# PROBLEM TO SOLVE
Turn every line of the entries below into a numbered list, skipping any blank lines.

# ITEMS
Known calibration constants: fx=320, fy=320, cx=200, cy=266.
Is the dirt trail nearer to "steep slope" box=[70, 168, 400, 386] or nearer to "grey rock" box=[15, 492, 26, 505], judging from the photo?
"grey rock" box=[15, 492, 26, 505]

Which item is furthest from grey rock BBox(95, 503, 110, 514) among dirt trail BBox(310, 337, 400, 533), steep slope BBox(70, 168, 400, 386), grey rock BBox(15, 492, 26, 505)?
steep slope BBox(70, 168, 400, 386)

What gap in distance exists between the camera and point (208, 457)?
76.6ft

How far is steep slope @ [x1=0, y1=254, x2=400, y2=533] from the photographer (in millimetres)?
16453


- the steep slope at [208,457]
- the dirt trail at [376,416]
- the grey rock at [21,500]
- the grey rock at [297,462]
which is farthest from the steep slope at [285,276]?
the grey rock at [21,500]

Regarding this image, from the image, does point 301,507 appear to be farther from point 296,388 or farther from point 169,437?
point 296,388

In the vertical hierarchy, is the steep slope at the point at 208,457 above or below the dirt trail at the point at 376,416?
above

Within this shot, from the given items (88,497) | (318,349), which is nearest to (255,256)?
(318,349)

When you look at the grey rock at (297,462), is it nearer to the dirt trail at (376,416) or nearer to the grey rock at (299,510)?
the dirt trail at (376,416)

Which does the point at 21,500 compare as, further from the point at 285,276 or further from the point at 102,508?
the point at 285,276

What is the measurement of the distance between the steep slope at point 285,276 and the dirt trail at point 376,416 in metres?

# RESULT
1. Known calibration constants: fx=320, fy=320, cx=200, cy=266.
2. Is the dirt trail nearer to "steep slope" box=[70, 168, 400, 386] or nearer to "grey rock" box=[15, 492, 26, 505], judging from the photo?
3. "grey rock" box=[15, 492, 26, 505]
4. Which item is furthest from grey rock BBox(95, 503, 110, 514) among dirt trail BBox(310, 337, 400, 533), steep slope BBox(70, 168, 400, 386), grey rock BBox(15, 492, 26, 505)?
5. steep slope BBox(70, 168, 400, 386)
6. What gap in distance exists between the camera and point (208, 457)?
7. 76.6ft
8. How far is steep slope @ [x1=0, y1=254, x2=400, y2=533] from the photographer (in millimetres)?
9. 16453
10. - the steep slope at [208,457]
11. - the dirt trail at [376,416]
12. - the grey rock at [21,500]
13. - the grey rock at [297,462]
14. which is farthest from the steep slope at [285,276]?
15. the grey rock at [21,500]
16. Regarding this image, from the image, does point 301,507 appear to be farther from point 296,388 or farther from point 169,437?
17. point 296,388
18. In the vertical hierarchy, is the steep slope at the point at 208,457 above or below the dirt trail at the point at 376,416?
19. above
20. Within this shot, from the given items (88,497) | (318,349), which is nearest to (255,256)?
21. (318,349)
22. When you look at the grey rock at (297,462), is it nearer to the dirt trail at (376,416) or nearer to the grey rock at (299,510)?
23. the dirt trail at (376,416)
24. Which does the point at 21,500 compare as, further from the point at 285,276 or further from the point at 102,508?
25. the point at 285,276
26. What is the measurement of the distance between the steep slope at point 285,276 and the dirt trail at point 376,416 in metres?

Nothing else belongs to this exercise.